@ade_oshineye/yaket
v0.5.3
Published
TypeScript port of the YAKE keyword extraction core pipeline
Downloads
110
Maintainers
Readme
Yaket
Yaket is a TypeScript keyword extraction library that ports the core YAKE pipeline into a form that works in Node, browser-style bundles, and Cloudflare Workers.
It is designed for teams that want upstream-like YAKE behavior, deterministic results, and a typed API that can plug into ingestion pipelines such as Bobbin or future consumers such as flux-search.
Attribution
Yaket is an independent TypeScript port/reimplementation of the YAKE approach and is based on the upstream Python YAKE project:
- Original project: INESCTEC/yake
The underlying research is:
- Ricardo Campos, Vitor Mangaravite, Arian Pasquali, Alipio Jorge, Celine N. S. Santos, and Adam Jatowt.
YAKE! Keyword Extraction from Single Documents using Multiple Local Features.
Information Sciences 509 (2020), 257-289.
DOI:
10.1016/j.ins.2019.09.013
Yaket aims to preserve the core YAKE behavior where practical, while adapting the implementation to JavaScript/TypeScript runtimes and edge-compatible packaging.
Why use it
- Upstream-shaped YAKE core:
KeywordExtractor,DataCore,SingleWord,ComposedWord, and the core scoring/dedup flow are implemented in TypeScript. - Edge-safe extraction path: stopwords are bundled, and the extraction core avoids Node-only runtime dependencies.
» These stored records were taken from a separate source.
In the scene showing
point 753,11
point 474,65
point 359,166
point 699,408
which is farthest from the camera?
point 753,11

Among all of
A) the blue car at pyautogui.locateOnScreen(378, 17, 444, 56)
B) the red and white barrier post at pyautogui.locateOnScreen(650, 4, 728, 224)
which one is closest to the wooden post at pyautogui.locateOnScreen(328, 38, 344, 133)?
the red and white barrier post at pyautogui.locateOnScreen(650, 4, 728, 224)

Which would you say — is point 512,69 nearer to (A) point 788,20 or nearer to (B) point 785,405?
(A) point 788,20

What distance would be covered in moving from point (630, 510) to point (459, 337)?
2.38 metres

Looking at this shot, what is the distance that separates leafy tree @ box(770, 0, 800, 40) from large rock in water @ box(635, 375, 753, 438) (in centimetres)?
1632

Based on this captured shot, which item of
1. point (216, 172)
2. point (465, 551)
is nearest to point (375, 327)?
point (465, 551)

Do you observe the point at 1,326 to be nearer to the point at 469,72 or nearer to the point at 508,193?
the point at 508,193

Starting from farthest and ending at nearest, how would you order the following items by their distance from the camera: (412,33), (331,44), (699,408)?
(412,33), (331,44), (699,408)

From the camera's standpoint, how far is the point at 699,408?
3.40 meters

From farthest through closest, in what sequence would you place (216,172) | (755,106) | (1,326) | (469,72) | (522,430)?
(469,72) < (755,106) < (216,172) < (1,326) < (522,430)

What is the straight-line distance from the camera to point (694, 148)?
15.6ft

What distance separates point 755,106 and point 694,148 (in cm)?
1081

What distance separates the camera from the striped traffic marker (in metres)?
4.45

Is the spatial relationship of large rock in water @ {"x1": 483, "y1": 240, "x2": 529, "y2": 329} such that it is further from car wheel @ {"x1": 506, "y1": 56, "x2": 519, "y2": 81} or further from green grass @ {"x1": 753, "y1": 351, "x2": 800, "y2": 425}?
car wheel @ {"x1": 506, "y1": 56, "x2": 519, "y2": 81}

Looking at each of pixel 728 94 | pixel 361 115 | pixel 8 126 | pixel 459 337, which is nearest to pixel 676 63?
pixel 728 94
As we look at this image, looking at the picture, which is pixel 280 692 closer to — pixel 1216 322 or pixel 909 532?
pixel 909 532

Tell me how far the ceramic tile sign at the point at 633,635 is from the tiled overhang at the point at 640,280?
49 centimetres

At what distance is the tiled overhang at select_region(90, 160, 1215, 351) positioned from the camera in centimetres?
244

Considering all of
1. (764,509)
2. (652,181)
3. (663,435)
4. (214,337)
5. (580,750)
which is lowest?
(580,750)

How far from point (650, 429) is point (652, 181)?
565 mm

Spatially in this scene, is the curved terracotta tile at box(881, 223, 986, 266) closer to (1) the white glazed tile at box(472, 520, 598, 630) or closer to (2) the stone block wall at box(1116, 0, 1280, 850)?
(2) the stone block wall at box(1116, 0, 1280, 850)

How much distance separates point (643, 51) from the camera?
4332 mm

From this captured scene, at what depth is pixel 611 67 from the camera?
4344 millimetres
- Pipeline-friendly API: one-shot extraction, reusable extractor instances, Bobbin-compatible adapter output, and document-oriented helpers are all available.
- Surface-form preserving results: returned
keywordvalues keep the observed case from the source text, whilenormalizedKeywordcarries the normalized matching form for downstream logic. - Verification-heavy: regression fixtures, Python parity checks, property-based tests, Cloudflare runtime tests, and a benchmark harness are checked in.
30-Second Summary
Yaket extracts weighted keywords from a single document using a YAKE-style local-feature pipeline.
It is designed for cases where you want:
- a deterministic keyword extractor
- no LLM dependency
- browser/edge compatibility
- a practical JavaScript alternative to the Python YAKE package
Quick Start
Requires Node.js 20+
npm install @ade_oshineye/yaketimport { extract } from "@ade_oshineye/yaket";
const keywords = extract(
"Google is acquiring data science community Kaggle.",
{ language: "en", n: 3, top: 5 },
);
console.log(keywords);Expected shape:
[
["science community Kaggle", 0.022868570857866696],
["community Kaggle", 0.04778970771086575],
]Installation
Install from npm:
npm install @ade_oshineye/yaketThe package ships ESM output and exposes Worker/browser-safe entry points:
@ade_oshineye/yaket@ade_oshineye/yaket/browser@ade_oshineye/yaket/worker
Usage
Algorithm Summary
At a high level, Yaket:
- preprocesses text into sentences and tokens
- generates single-word and multi-word candidates up to
n - scores single words using local YAKE-style features such as frequency, spread, position, casing, and co-occurrence-derived relations
- scores composed phrases from those single-word scores
- deduplicates the ranked list with
seqm,levs, orjaro
See docs/architecture.md for the pipeline structure and docs/algorithm-drift.md for known deviations from upstream YAKE.
Options Reference
Common options:
| Option | Meaning | Default |
|---|---|---|
| language | language code | en |
| n | maximum n-gram size | 3 |
| top | number of results to return | 20 |
| dedupFunc | dedup function (seqm, levs, jaro) | seqm |
| dedupLim | dedup threshold | 0.9 |
| windowSize | co-occurrence window | 1 |
| stopwords | explicit stopword iterable override | bundled set for lan |
For the complete public API, see docs/api-reference.md.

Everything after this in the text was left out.